8. Raquel Garcia-Hernandez, Antonio Cerdán Cerdá, Alejandro Trouve Carpena, Mark Drakesmith, Kristin Koller, Derek K. Jones, Santiago Canals, S. D. S. Mapping microglia and astrocytes activation in vivo using diffusion MRI. bioRxiv 2020.02.07.938910 doi:https://doi.org/10.1101/2020.02.07.938910.

Figures

Figure 1. Iba1 (microglia), 6E10 (amyloid plaques) and DAPI (nuclei) immunostaining of (A) basal state and (B) periplaque microglia in a representative APP/PS1 mice. C Morphology reconstruction of basal vs reactive microglia and the geometrical model used for modelling dw-MRI signal of glia.

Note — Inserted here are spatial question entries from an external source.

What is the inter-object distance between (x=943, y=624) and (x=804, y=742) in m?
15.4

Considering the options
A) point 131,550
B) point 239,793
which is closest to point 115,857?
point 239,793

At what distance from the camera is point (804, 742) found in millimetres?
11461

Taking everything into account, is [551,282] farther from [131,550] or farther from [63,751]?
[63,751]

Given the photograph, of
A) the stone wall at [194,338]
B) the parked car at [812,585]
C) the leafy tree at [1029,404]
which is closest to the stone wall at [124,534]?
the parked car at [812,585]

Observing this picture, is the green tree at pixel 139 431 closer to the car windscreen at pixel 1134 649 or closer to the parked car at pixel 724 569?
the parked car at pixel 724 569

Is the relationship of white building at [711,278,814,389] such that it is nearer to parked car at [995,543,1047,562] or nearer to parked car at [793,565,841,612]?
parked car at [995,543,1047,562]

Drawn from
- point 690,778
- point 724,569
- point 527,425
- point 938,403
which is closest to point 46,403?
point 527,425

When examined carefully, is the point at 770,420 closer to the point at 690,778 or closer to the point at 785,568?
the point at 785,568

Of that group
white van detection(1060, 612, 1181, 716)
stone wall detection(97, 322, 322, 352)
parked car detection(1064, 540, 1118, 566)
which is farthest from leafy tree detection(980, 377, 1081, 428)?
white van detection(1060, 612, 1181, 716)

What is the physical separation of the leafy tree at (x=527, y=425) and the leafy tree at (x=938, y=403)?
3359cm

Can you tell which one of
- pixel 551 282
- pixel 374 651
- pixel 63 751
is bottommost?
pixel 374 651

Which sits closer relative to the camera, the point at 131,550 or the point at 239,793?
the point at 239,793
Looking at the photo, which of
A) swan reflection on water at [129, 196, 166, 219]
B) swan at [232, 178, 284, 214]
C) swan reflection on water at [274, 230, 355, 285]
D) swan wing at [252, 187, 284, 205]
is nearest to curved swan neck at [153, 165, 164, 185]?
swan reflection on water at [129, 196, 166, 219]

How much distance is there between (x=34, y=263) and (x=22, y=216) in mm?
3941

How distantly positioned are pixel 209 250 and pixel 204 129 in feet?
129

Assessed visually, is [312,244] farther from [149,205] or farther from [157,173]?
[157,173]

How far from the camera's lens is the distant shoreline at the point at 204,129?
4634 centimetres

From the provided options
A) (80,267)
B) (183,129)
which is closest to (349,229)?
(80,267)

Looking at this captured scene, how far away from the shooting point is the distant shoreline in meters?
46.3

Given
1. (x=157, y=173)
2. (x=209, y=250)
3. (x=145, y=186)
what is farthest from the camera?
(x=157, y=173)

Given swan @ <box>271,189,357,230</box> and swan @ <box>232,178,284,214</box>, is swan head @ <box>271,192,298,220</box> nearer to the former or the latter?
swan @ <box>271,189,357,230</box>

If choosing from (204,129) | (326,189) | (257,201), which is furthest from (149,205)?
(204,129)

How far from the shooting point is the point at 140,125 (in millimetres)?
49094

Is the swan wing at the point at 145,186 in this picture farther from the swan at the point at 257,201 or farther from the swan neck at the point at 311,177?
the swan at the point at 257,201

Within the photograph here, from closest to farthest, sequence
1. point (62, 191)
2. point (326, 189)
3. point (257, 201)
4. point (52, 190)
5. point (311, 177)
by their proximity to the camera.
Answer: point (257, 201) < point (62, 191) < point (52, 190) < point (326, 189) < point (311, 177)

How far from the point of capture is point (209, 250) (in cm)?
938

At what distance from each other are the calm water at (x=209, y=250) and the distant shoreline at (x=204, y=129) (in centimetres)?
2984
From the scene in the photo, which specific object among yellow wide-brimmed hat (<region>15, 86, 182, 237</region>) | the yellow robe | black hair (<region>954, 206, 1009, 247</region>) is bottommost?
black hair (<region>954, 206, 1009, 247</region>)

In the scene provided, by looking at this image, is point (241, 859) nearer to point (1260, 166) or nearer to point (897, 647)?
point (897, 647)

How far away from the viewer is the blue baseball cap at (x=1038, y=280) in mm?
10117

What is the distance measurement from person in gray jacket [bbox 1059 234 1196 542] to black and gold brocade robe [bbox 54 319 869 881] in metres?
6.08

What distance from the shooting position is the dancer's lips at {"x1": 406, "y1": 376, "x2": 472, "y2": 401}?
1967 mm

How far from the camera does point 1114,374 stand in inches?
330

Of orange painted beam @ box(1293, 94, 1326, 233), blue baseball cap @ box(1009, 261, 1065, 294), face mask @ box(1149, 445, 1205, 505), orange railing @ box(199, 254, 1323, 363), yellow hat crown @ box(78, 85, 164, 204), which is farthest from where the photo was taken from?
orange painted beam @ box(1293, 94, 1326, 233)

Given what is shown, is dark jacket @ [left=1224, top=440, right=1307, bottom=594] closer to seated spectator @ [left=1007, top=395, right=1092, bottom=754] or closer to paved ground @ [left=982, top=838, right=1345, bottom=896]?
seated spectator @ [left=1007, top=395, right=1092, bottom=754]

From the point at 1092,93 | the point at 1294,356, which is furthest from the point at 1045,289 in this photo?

Figure 2. A Boxplot showing the percentage of change of MRI parameters for APP/PS1 mice group as compared to control group, calculated across 18 cortical regions. Conventional diffusion MRI (MD, mean diffusivity) and advanced glial modelling (FM, microglial activation) (pval=0.0119) are shown. B Iba1 (microglia), DAPI (nuclei) and 6E10 (amyloid plaques) immunostaining of a representative APP/PS1 mice confirm the presence of plaques and location of periplaque reactive microglia all over the cortex.

Figure 3. White matter skeleton in coronal slices, showing tracts found significantly altered with TBSS in APP/PS1 mice. Red-yellow indicates a reported increase in APP/PS1 mice as compared to control; while blue-light blue tracts present a significant decrease. FA is reportedly decreased in the corpus callosum and increased in mammillary related-tracts. Restricted fraction if decreased in the corpus callosum and its external capsule, and fornix system.